The tech for frangible non-lead bullets has been around for a while
@NigelM. I don’t know why designs like the powdered core bullets haven’t got more traction internationally, I’d guess it’s because demand Stateside isn’t that high. Maybe they work, maybe they don’t (Nathan Foster says they do as he tried them with success on boar and deer). There’s a great deal of scepticism about powdered core bullets in the US and it will take a monumental effort to shift perceptions in that part of the world, much more effort than small family businesses like DRT (for example) can muster. They simply don’t get the sales to re-invest in more product development and manufacturing capability. Unless the US market is universally driven towards copper bullets, I don’t think you’ll see the emergence of any major innovators catering to the long range market that can deliver en masse internationally. The potential exception to this what Sierra choose to do with Barnes, now that Barnes has been unshackled from the disaster that was Remington. (Sierra is a very traditional, conservative company, and doesn’t much like long range shooting, unlike Hornady.)
Segmented designs are my pick for the low velocity scenario, they work as I've used them effectively myself, but in short range applications only (subsonic and downloaded supersonic ~1300-1600fps MV). Again, there will have to be a bigger shift to specialty non-lead bullets in the US for manufacturers such as LeHigh and Maker to be able to mitigate the risk of trying to significantly grow production.
I think part of your problem trying to open up this discussion on this forum, is that very few of the participants are actually interested in having a non-lead bullet that performs beyond “normal stalking ranges”. You’ll end up being lectured about deer sniping by those that just can’t help themselves, or told that the standard Barnes is good enough (it isn’t). So to that end, the standard swaged copper bullet design is good enough for them and what they do, and the conversation past that point is with the wrong audience. On this forum, it just becomes the normal anti-long range rant fest.
But to be fair I think this is symptomatic of the majority of deer stalkers the world over, irrespective of whether its those that shoot deer for the table, the game dealer or culling. Ranges are typically sub-300m, which is the accepted upper threshold for short-range shooting. Only a certain fraction of the overall market is actively, routinely engaged in longer range deer shooting, and that’s the audience you need to engage with, because that is the segment that will drive the innovation you seek.
The longer range “wounded or orphaned” exceptions to the norm is where the limitations of the standard swaged copper design are going to get found out, the hard way, by those that are not experienced in longer range shooting and haven’t heeded the warnings.

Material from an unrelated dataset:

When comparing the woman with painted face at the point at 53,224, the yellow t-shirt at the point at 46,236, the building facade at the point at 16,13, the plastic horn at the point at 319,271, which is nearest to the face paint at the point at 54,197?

And those are the stories that generally won’t get published on internet forums like this, hardly surprising. The old adage “you only learn the hard way” will become the means by which shooters determine the limitations of specific copper bullet design for themselves; this is a necessity at the unfortunate expense of the animals, as we do not learn from the comfort of our armchairs, reading bullet manufacturer marketing cobblers (like “expansion down to 1,600 ft/sec” when they mean some tip deformation... maybe).